October 20th, Q&A session: Get you issues solved and questions answered!

GitHub logo
Edit

Cache Groups

For each cache deployed in the cluster, there is always overhead: the cache is split into partitions whose state must be tracked on every cluster node.

If Native Persistence is enabled, then for every partition there is an open file on the disk that Ignite actively writes to and reads from. Thus, the more caches and partitions you have:

  • The more Java heap is occupied by partition maps. Every cache has its own partition map.

  • The longer it might take for a new node to join the cluster.

  • The longer it might take to initiate rebalancing if a node leaves the cluster.

  • The more partition files are kept open and the worse the performance of the checkpointing might be.

Usually, you will not spot any of these problems for deployments with dozens or several hundreds of caches. However, when it comes to thousands the impact can be noticeable.

To avoid this impact, consider using cache groups. Caches within a single cache group share various internal structures such as partitions maps, thus boosting topology events processing and decreasing overall memory usage. Note that from the API standpoint, there is no difference whether a cache is a part of a group or not.

You can create a cache group by setting the groupName property of CacheConfiguration. Here is an example of how to assign caches to a specific group:

<bean class="org.apache.ignite.configuration.IgniteConfiguration">
    <property name="cacheConfiguration">
        <list>
            <!-- Partitioned cache for Persons data. -->
            <bean class="org.apache.ignite.configuration.CacheConfiguration">
                <property name="name" value="Person"/>
                <property name="backups" value="1"/>
                <!-- Group the cache belongs to. -->
                <property name="groupName" value="group1"/>
            </bean>
            <!-- Partitioned cache for Organizations data. -->
            <bean class="org.apache.ignite.configuration.CacheConfiguration">
                <property name="name" value="Organization"/>
                <property name="backups" value="1"/>
                <!-- Group the cache belongs to. -->
                <property name="groupName" value="group1"/>
            </bean>
        </list>
    </property>
</bean>
// Defining cluster configuration.
IgniteConfiguration cfg = new IgniteConfiguration();

// Defining Person cache configuration.
CacheConfiguration<Integer, Person> personCfg = new CacheConfiguration<Integer, Person>("Person");

personCfg.setBackups(1);

// Group the cache belongs to.
personCfg.setGroupName("group1");

// Defining Organization cache configuration.
CacheConfiguration orgCfg = new CacheConfiguration("Organization");

orgCfg.setBackups(1);

// Group the cache belongs to.
orgCfg.setGroupName("group1");

cfg.setCacheConfiguration(personCfg, orgCfg);

// Starting the node.
Ignition.start(cfg);
var cfg = new IgniteConfiguration
{
    CacheConfiguration = new[]
    {
        new CacheConfiguration
        {
            Name = "Person",
            Backups = 1,
            GroupName = "group1"
        },
        new CacheConfiguration
        {
            Name = "Organization",
            Backups = 1,
            GroupName = "group1"
        }
    }
};
Ignition.Start(cfg);
This API is not presently available for C++. You can use XML configuration.

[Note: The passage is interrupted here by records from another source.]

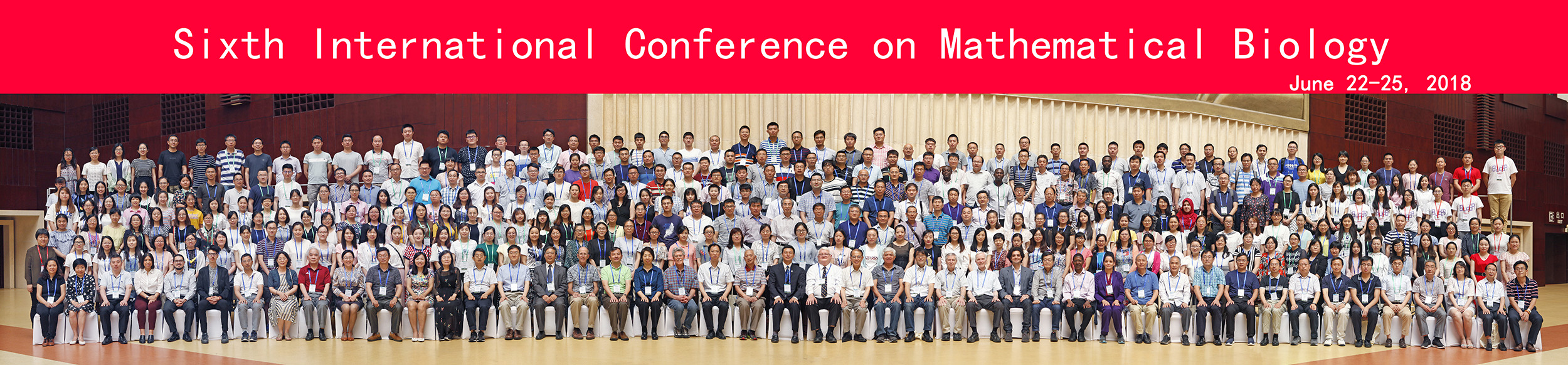 Sixth International Conference on Mathematical Biology
June 22-25, 2018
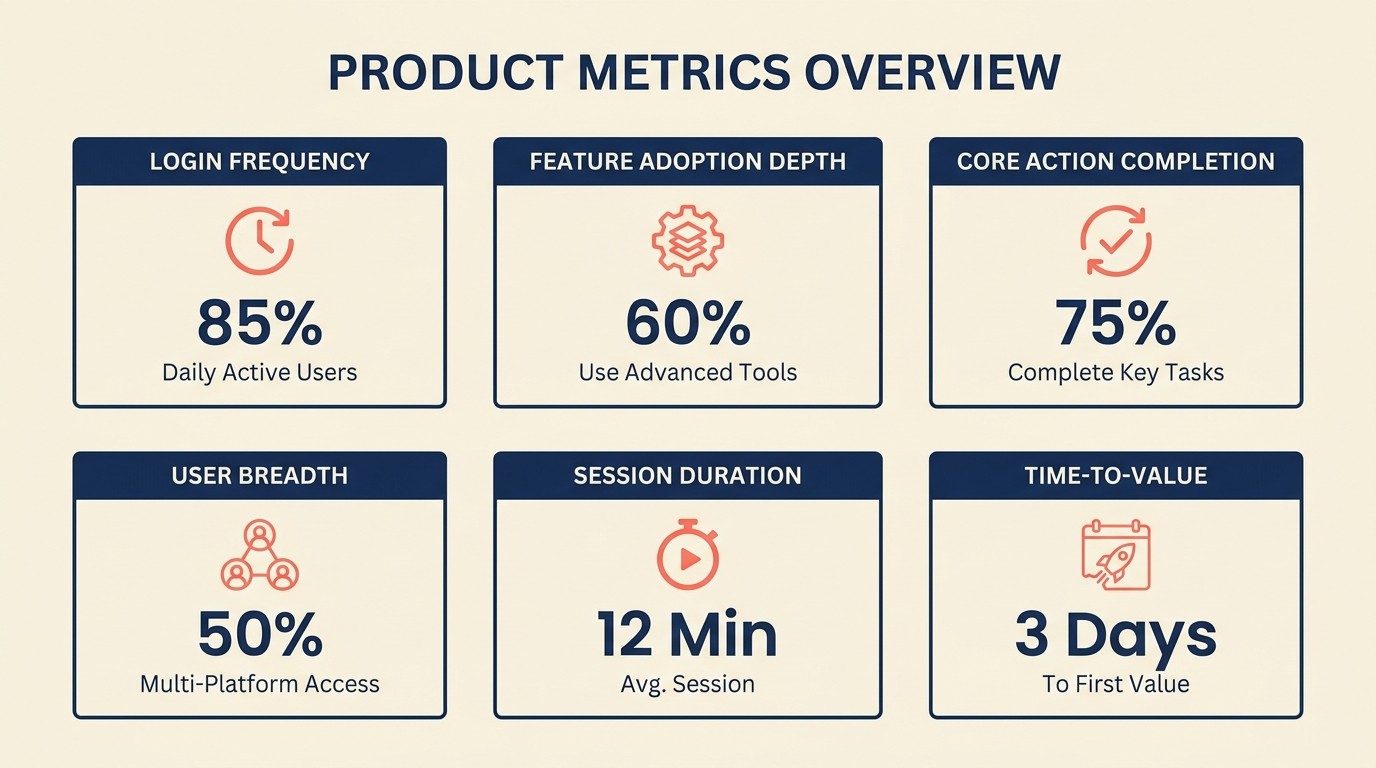 PRODUCT METRICS OVERVIEW

LOGIN FREQUENCY

85%

Daily Active Users

FEATURE ADOPTION DEPTH

60%

Use Advanced Tools

CORE ACTION COMPLETION

75%

Complete Key Tasks

USER BREADTH

50%

Multi-Platform Access

SESSION DURATION

12 Min

Avg. Session

TIME-TO-VALUE

3 Days

To First Value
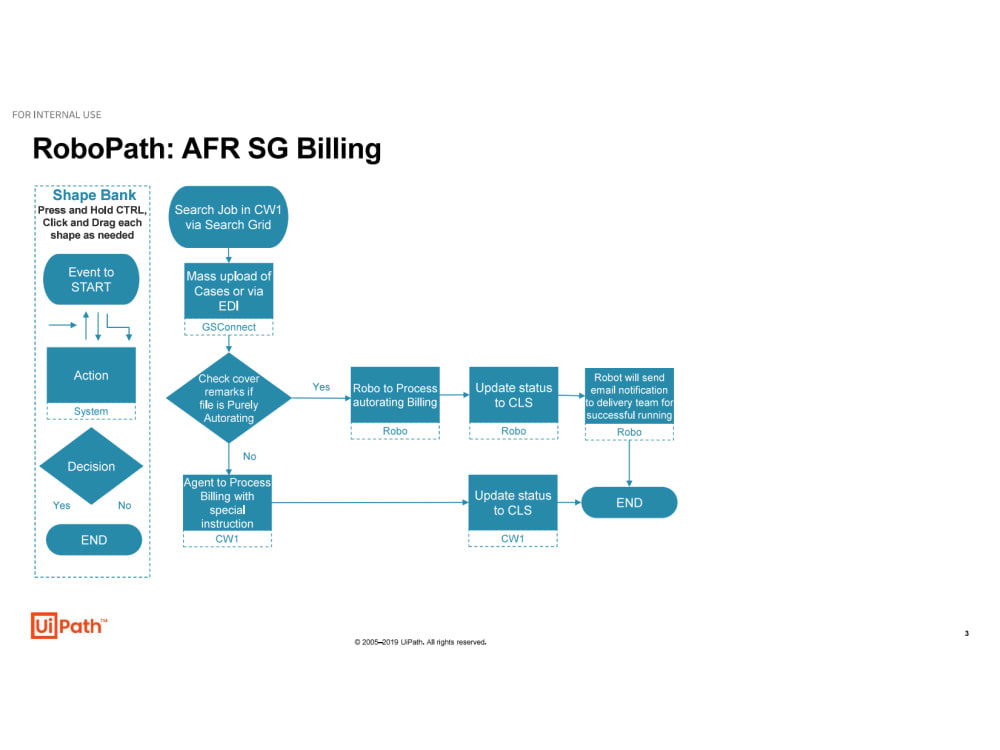 FOR INTERNAL USE

RoboPath: AFR SG Billing

Shape Bank
Press and Hold CTRL, Click and Drag each shape as needed

Event to START

Action
System

Decision
Yes No

END

Search Job in CW1 via Search Grid

Mass upload of Cases or via EDI
GSConnect

Check cover remarks if file is Purely Autorating

Yes

Robo to Process autorating Billing
Robo

Update status to CLS
Robo

Robot will send email notification to delivery team for successful running
Robo

No

Agent to Process Billing with special instruction
CW1

Update status to CLS
CW1

END

UiPath™

© 2005–2019 UiPath. All rights reserved.

3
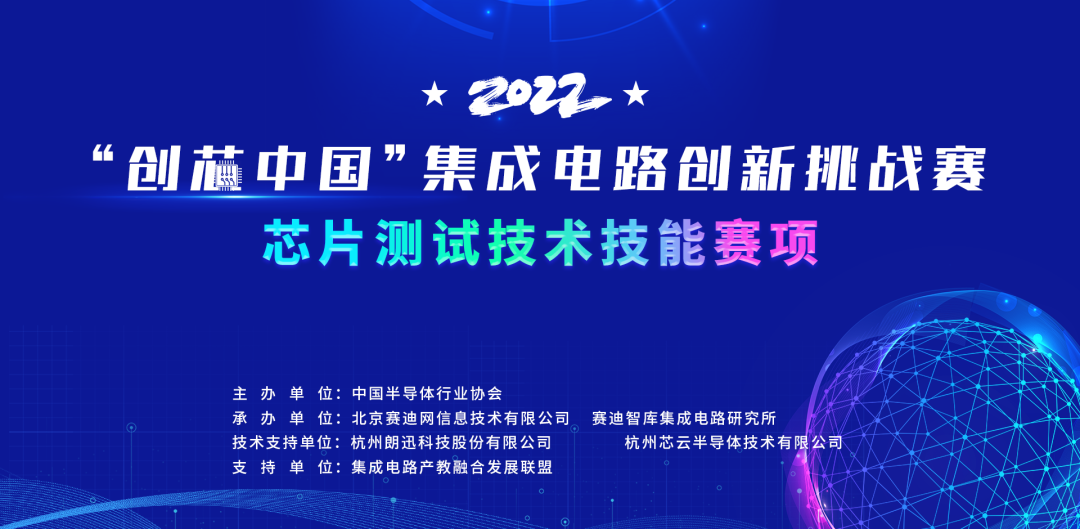 ★ 2022 ★

“创芯中国”集成电路创新挑战赛

芯片测试技术技能赛项

主 办 单 位：中国半导体行业协会
承 办 单 位：北京赛迪网信息技术有限公司　赛迪智库集成电路研究所
技术支持单位：杭州朗迅科技股份有限公司　杭州芯云半导体技术有限公司
支 持 单 位：集成电路产教融合发展联盟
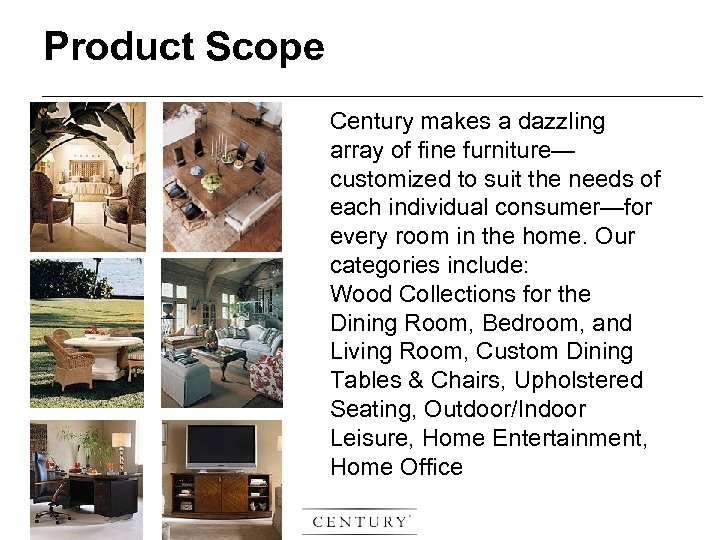 Product Scope

Century makes a dazzling array of fine furniture—customized to suit the needs of each individual consumer—for every room in the home. Our categories include:
Wood Collections for the Dining Room, Bedroom, and Living Room, Custom Dining Tables & Chairs, Upholstered Seating, Outdoor/Indoor Leisure, Home Entertainment, Home Office

CENTURY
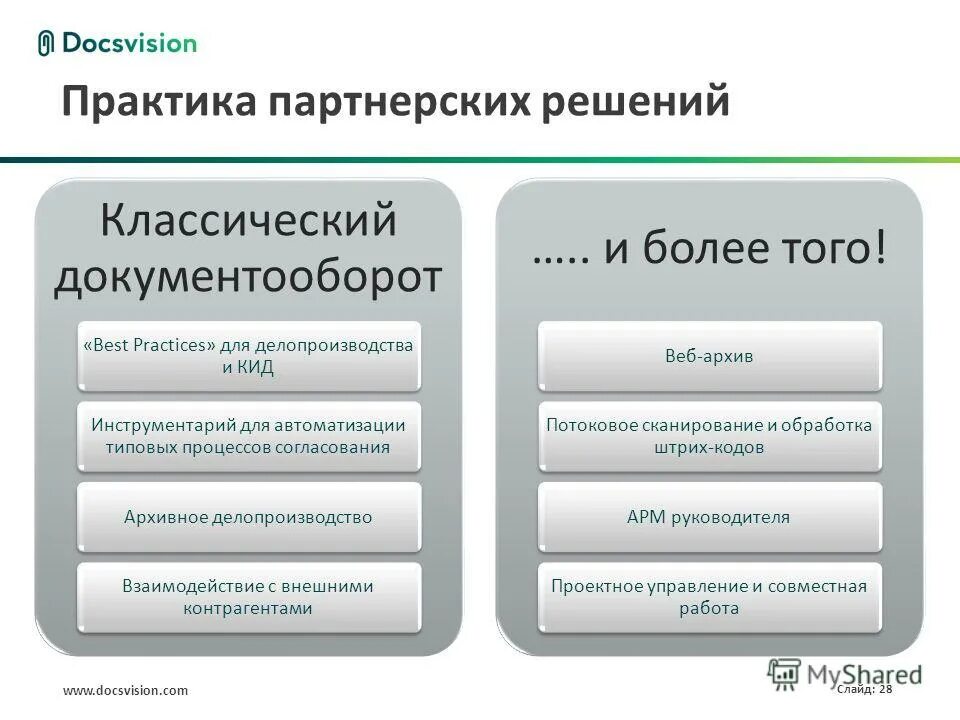 Docsvision

Практика партнерских решений

Классический документооборот

«Best Practices» для делопроизводства и КИД

Инструментарий для автоматизации типовых процессов согласования

Архивное делопроизводство

Взаимодействие с внешними контрагентами

….. и более того!

Веб-архив

Потоковое сканирование и обработка штрих-кодов

АРМ руководителя

Проектное управление и совместная работа

www.docsvision.com

MyShared

Слайд: 28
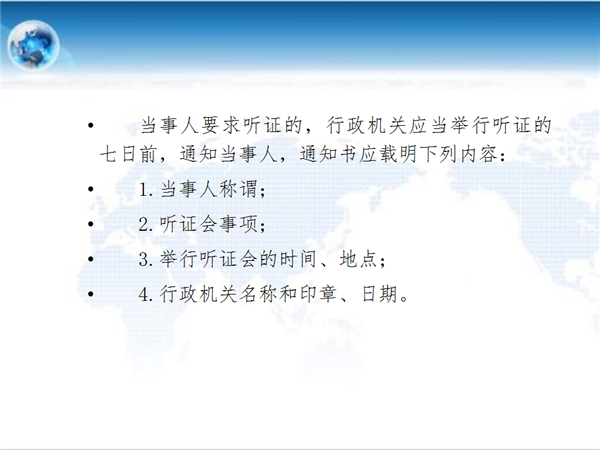 • 当事人要求听证的，行政机关应当举行听证的七日前，通知当事人，通知书应载明下列内容：

• 1.当事人称谓；

• 2.听证会事项；

• 3.举行听证会的时间、地点；

• 4.行政机关名称和印章、日期。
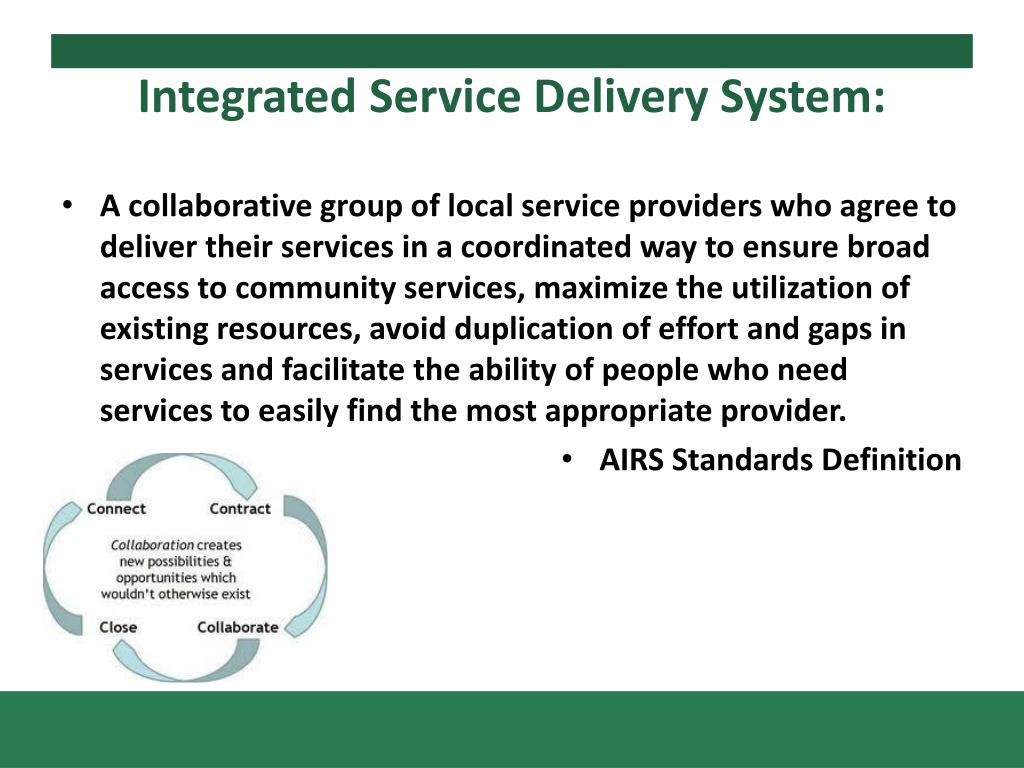 Integrated Service Delivery System:

• A collaborative group of local service providers who agree to deliver their services in a coordinated way to ensure broad access to community services, maximize the utilization of existing resources, avoid duplication of effort and gaps in services and facilitate the ability of people who need services to easily find the most appropriate provider.

• AIRS Standards Definition

Connect
Contract
Collaboration creates new possibilities & opportunities which wouldn't otherwise exist
Close
Collaborate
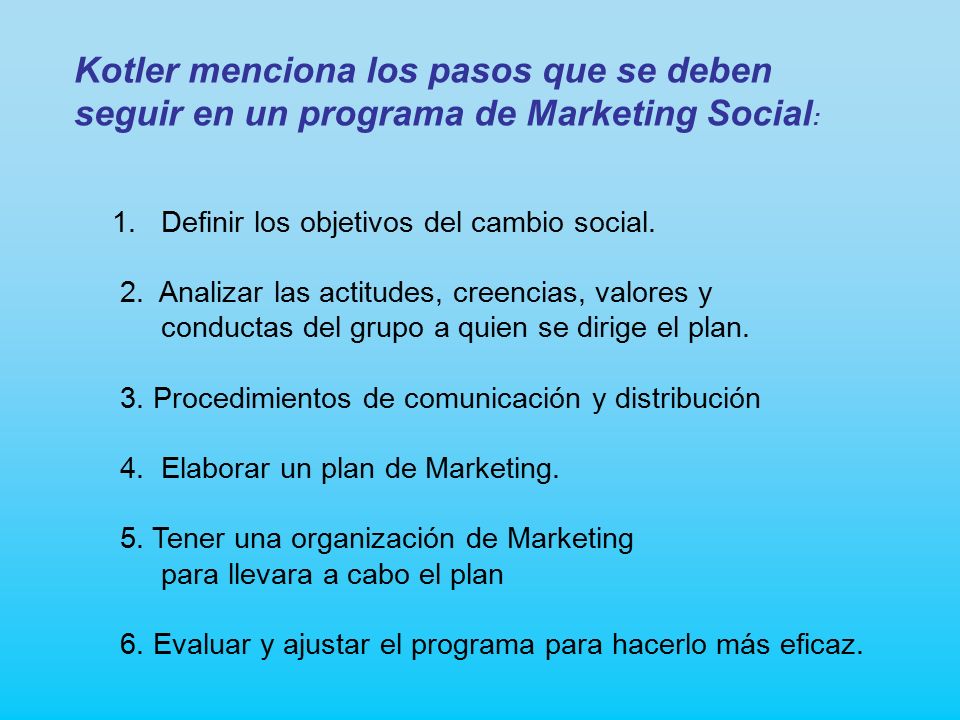 Kotler menciona los pasos que se deben seguir en un programa de Marketing Social:

1. Definir los objetivos del cambio social.

2. Analizar las actitudes, creencias, valores y conductas del grupo a quien se dirige el plan.

3. Procedimientos de comunicación y distribución

4. Elaborar un plan de Marketing.

5. Tener una organización de Marketing para llevara a cabo el plan

6. Evaluar y ajustar el programa para hacerlo más eficaz.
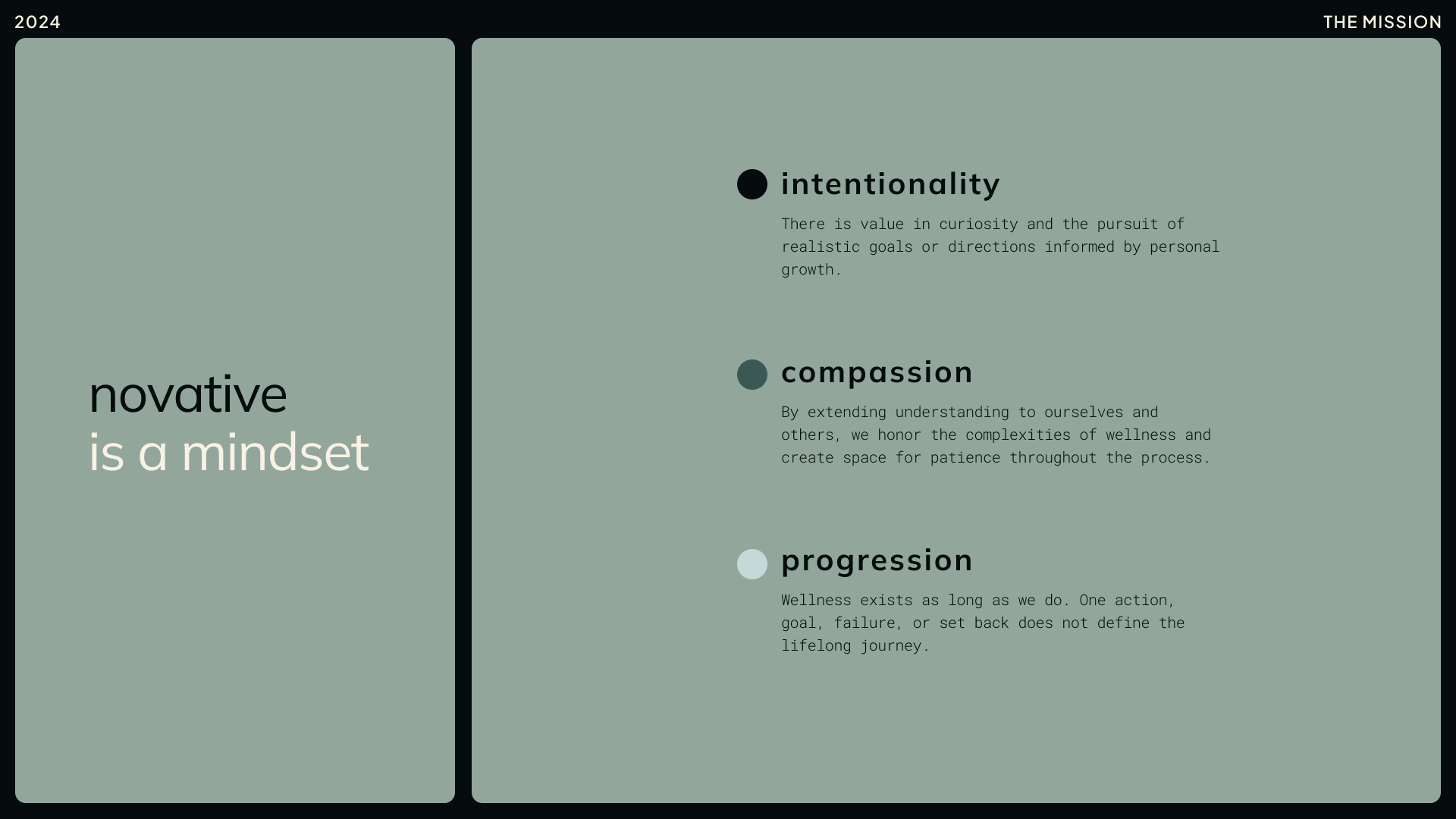 2024

THE MISSION

novative
is a mindset

intentionality

There is value in curiosity and the pursuit of realistic goals or directions informed by personal growth.

compassion

By extending understanding to ourselves and others, we honor the complexities of wellness and create space for patience throughout the process.

progression

Wellness exists as long as we do. One action, goal, failure, or set back does not define the lifelong journey.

In the above example, the Person and Organization caches belong to group1.

Note

How are key-value pairs distinguished?

If a cache is assigned to a cache group, its data is stored in shared partitions' internal structures. Every key you put into the cache is enriched with the unique ID of the cache the key belongs to. The ID is derived from the cache name. This happens automatically and allows storing data of different caches in the same partitions and B+tree structures.

The reason for grouping caches is simple — if you decide to group 1000 caches, then you have 1000x fewer structures that store partitions' data, partition maps, and open partition files.

Note

Should cache groups be used all the time?

With all the benefits cache groups have, they might impact the performance of read operations and indexes lookups. This is caused by the fact that all data and indexes get mixed in shared data structures (partition maps, B+trees), and it will take more time to query over them.

Thus, consider using the cache groups if you have a cluster of dozens and hundreds of nodes and caches, and you spot increased Java heap usage by internal structures, checkpointing performance drop, slow node connectivity to the cluster.